Inspired by Illinois Jacquet and Lester Young, he teamed with his older brother Robert McNeely, who played baritone saxophone, and made his first recordings with drummer Johnny Otis, who ran the Barrelhouse Club that stood only a few blocks from McNeely's home. Shortly after he performed on Otis's "Barrel House Stomp." Ralph Bass, A&R man for Savoy Records, promptly signed him to a recording contract. Bass's boss, Herman Lubinsky, suggested the stage name Big Jay McNeely because Cecil McNeely did not sound commercial. McNeely's first hit was "The Deacon's Hop," an instrumental which topped the Billboard R&B chart in early 1949. The single was his most successful of his three chart entries.
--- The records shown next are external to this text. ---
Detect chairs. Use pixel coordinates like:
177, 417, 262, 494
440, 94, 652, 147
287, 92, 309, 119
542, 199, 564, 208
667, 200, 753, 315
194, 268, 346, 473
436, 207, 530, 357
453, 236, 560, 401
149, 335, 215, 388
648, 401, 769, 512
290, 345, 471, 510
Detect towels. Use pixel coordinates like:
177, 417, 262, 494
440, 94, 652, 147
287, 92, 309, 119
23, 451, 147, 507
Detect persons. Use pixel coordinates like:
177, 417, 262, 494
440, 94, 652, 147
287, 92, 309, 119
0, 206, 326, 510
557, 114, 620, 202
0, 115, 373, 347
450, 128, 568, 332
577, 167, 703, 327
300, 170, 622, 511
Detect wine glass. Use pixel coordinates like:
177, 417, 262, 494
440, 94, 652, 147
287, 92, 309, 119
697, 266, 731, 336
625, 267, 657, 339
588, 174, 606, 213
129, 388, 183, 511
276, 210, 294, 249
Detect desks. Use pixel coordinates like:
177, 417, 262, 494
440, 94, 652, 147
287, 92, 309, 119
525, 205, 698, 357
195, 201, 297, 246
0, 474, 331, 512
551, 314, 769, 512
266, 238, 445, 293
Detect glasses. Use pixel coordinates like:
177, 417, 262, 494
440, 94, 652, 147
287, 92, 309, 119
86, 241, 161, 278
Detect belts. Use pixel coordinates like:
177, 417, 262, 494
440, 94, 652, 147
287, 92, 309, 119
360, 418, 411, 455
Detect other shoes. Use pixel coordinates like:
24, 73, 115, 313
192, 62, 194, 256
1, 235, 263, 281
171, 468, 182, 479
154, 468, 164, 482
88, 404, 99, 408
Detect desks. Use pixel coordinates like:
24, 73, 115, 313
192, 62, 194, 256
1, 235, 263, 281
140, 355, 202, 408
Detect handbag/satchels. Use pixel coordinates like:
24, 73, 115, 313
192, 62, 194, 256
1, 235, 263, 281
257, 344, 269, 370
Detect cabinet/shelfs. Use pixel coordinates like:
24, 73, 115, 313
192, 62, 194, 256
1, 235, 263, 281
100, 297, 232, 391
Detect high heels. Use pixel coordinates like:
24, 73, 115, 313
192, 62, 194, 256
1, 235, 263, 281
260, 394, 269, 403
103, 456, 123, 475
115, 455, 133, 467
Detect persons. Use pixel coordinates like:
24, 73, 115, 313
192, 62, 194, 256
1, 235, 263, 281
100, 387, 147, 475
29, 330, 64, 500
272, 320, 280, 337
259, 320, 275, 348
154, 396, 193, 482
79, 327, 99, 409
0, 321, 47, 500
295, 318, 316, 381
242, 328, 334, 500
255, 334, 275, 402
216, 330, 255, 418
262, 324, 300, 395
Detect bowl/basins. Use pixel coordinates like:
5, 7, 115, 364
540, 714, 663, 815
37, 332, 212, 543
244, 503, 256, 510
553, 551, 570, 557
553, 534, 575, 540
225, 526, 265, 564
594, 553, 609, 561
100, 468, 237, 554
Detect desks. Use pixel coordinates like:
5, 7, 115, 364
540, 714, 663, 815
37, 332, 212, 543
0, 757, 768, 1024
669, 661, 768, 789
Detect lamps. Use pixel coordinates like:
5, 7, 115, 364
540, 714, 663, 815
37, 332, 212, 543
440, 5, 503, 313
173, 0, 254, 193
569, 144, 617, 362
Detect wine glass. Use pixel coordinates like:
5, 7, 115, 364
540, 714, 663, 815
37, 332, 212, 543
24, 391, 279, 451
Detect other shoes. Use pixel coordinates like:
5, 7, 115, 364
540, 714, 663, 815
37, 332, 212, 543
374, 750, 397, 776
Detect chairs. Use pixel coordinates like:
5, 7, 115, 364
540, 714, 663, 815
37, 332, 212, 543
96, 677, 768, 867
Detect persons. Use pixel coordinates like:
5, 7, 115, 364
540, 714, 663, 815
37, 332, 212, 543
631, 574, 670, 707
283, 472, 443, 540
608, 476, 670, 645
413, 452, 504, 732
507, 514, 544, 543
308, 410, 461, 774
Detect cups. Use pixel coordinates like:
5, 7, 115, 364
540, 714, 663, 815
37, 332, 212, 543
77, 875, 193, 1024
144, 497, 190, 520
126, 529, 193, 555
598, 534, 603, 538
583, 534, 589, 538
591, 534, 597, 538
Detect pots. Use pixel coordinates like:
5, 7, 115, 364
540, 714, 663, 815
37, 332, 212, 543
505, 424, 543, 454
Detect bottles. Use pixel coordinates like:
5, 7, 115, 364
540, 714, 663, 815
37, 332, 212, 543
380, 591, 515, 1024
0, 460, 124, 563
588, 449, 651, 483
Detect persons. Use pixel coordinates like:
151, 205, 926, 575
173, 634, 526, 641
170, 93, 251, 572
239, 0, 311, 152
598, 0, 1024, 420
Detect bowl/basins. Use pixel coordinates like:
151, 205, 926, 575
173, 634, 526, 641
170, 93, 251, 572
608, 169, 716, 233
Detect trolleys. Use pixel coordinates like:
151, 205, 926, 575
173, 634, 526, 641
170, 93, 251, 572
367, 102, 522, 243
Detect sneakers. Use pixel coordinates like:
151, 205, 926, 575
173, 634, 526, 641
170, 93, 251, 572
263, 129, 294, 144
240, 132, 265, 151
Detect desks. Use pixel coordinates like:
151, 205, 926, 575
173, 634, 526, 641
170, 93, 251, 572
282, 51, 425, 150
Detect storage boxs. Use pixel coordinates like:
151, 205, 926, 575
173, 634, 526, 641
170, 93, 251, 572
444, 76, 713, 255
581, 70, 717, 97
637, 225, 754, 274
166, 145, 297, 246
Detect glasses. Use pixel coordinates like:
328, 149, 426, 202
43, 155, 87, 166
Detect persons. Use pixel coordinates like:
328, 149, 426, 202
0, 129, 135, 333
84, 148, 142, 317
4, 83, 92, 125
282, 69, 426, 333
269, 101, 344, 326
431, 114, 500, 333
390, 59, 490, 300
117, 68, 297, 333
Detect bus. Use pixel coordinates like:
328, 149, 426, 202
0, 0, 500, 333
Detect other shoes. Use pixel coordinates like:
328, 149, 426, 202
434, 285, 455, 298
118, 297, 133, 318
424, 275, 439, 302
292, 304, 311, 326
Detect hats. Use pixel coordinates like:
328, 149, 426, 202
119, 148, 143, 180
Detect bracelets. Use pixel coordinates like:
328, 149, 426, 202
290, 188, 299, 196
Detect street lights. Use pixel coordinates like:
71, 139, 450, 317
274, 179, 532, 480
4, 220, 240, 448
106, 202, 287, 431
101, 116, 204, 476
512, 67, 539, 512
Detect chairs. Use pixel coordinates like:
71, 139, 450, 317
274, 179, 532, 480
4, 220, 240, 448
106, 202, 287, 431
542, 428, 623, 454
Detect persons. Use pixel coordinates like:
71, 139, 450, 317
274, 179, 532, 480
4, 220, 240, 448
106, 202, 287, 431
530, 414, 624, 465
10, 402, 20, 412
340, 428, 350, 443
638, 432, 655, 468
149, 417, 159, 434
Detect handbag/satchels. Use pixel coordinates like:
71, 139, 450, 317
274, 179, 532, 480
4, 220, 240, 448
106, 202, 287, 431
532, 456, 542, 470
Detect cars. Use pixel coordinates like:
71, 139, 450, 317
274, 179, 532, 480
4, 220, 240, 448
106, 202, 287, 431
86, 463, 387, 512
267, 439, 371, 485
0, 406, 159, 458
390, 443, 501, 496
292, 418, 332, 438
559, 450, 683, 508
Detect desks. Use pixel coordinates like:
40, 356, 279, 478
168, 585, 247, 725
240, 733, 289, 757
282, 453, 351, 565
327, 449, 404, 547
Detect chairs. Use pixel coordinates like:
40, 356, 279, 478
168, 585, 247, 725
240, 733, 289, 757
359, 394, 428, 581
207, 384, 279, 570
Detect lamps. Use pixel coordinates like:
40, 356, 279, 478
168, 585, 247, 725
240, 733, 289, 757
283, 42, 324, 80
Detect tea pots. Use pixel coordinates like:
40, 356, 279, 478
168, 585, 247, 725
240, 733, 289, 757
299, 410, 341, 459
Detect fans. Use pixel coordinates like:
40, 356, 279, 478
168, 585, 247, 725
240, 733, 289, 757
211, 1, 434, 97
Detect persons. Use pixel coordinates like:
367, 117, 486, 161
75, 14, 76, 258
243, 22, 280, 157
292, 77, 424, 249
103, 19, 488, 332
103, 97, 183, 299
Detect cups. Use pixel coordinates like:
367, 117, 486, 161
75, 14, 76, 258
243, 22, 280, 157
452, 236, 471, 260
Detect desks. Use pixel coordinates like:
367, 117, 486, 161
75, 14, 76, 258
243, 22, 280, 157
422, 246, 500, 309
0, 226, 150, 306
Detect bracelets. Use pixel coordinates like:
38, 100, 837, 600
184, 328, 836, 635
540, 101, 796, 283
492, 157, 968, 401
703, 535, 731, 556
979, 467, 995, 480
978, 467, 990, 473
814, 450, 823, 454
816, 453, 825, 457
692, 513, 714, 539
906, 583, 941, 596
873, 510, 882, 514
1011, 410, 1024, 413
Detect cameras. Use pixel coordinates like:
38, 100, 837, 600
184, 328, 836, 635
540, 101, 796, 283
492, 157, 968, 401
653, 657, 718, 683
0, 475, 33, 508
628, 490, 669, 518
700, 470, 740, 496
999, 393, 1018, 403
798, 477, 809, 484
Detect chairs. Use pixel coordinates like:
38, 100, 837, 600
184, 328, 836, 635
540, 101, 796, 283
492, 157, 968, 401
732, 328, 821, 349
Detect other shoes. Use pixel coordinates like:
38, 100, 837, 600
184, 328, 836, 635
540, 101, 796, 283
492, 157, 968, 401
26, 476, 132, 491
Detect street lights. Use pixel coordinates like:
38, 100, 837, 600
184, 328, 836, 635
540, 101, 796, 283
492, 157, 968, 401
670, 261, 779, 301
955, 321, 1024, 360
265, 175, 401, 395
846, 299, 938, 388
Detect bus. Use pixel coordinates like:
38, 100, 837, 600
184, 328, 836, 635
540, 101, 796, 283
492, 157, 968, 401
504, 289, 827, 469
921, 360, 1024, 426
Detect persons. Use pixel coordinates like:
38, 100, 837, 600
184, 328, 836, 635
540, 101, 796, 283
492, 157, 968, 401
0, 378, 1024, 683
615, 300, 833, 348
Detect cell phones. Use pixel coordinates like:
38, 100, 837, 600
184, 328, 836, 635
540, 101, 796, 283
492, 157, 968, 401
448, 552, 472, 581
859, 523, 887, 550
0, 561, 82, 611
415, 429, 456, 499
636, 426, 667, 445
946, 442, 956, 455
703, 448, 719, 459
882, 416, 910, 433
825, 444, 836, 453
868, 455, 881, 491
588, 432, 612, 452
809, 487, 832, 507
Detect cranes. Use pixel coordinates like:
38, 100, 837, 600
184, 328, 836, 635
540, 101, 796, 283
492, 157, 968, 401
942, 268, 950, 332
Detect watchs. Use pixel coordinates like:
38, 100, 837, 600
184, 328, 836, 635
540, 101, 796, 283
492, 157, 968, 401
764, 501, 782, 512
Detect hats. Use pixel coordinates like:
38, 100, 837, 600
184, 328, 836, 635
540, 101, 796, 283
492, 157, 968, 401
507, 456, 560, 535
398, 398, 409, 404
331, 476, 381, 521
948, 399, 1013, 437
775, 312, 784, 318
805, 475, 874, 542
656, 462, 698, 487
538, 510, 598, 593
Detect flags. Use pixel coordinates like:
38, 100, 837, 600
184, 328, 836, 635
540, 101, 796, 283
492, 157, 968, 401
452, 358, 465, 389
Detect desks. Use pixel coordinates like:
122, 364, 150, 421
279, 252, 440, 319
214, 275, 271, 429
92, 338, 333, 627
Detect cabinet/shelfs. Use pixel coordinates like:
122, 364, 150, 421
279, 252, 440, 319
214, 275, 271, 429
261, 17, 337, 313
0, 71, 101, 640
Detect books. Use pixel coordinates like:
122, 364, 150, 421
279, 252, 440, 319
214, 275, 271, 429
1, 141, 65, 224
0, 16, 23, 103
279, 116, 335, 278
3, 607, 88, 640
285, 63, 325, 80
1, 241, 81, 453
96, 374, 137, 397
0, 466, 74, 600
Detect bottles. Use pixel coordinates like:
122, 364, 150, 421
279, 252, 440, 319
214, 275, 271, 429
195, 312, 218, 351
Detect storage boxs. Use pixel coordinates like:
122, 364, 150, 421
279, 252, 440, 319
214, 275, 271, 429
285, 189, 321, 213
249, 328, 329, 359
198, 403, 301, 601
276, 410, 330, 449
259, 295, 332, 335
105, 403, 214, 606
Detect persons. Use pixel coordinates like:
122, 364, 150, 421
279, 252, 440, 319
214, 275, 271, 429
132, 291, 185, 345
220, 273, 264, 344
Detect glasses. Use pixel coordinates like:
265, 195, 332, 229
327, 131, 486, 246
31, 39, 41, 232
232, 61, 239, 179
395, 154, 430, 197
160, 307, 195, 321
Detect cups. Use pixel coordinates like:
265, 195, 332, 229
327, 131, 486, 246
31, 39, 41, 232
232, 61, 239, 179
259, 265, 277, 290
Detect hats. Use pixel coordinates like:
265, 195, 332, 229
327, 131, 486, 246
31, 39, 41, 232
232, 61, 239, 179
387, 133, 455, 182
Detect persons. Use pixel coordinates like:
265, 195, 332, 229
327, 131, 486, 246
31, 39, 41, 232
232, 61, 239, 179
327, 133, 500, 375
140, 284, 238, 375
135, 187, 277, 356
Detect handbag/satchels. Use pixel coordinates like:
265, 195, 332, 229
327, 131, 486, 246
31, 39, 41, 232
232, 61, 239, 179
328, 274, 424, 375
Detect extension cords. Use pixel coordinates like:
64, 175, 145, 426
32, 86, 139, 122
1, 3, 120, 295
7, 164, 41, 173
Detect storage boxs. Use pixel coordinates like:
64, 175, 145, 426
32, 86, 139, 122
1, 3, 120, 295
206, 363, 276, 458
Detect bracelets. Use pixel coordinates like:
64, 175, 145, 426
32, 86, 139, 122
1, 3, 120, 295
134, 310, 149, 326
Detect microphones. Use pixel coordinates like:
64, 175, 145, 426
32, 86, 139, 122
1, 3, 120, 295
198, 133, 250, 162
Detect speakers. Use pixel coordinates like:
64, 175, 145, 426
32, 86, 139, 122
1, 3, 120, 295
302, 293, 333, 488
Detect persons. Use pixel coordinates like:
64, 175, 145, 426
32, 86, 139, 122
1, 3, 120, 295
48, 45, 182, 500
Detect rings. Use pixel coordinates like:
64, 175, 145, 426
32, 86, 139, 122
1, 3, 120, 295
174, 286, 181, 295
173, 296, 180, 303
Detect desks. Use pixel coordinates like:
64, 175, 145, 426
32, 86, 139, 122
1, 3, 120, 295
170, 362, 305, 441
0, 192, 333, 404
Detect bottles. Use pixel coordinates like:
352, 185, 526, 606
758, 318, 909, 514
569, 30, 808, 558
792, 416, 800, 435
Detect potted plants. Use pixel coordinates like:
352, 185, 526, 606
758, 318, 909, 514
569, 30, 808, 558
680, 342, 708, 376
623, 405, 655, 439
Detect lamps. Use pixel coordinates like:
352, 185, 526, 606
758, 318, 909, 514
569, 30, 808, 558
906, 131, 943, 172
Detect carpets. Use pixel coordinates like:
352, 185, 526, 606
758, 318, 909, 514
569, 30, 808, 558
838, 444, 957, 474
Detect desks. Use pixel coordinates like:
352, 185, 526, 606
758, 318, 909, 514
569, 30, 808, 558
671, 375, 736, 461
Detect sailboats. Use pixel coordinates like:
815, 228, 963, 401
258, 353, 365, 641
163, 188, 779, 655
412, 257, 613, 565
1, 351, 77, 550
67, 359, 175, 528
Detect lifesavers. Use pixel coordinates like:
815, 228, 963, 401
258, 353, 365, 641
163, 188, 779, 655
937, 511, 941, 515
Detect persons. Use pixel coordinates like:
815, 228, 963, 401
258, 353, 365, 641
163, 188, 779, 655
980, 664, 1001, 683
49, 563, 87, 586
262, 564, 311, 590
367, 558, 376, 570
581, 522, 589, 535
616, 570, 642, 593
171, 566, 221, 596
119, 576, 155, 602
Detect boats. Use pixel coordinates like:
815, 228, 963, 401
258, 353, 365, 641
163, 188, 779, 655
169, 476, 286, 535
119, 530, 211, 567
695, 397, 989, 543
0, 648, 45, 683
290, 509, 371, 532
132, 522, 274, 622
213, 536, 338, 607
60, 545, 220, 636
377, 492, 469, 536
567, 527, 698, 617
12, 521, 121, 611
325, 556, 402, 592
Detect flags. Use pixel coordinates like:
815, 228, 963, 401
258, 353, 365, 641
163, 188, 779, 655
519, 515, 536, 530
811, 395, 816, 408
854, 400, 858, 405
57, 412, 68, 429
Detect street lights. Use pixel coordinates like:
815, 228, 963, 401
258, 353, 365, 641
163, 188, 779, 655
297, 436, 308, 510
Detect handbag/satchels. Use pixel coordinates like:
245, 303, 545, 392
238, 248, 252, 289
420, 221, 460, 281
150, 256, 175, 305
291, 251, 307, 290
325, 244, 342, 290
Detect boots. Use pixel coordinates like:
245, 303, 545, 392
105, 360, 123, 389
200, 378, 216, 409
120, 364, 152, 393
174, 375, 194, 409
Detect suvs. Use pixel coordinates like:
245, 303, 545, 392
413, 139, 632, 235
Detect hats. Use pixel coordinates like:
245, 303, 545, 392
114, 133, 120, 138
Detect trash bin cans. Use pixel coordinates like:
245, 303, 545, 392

Thanks to his flamboyant playing, called "honking," McNeely remained popular through the 1950s and into the early 1960s, recording for the Exclusive, Aladdin, Imperial, Federal, Vee-Jay, and Swingin' labels. But despite a hit R&B ballad, "There Is Something on Your Mind," (1959) featuring Little Sonny Warner on vocals, and a 1963 album for Warner Bros. Records, McNeely's music career began to cool off. He quit the music industry in 1971 to become a postman. However, thanks to an R&B revival in the early 1980s, McNeely left the post office and returned to touring and recording full time, usually overseas. His original tenor sax is enshrined in the Experience Music Project in Seattle, and he was inducted into The Rhythm & Blues Hall of Fame.
Big Jay McNeely regularly performs at the International Boogie Woogie Festival in The Netherlands, and recorded an album with Martijn Schok, the festival's promoter, in 2009. The album is entitled Party Time, and one track from the album, "Get On Up and Boogie" (Parts 1, 2, and 3)", is featured on the vintage music compilation This is Vintage Now (2011).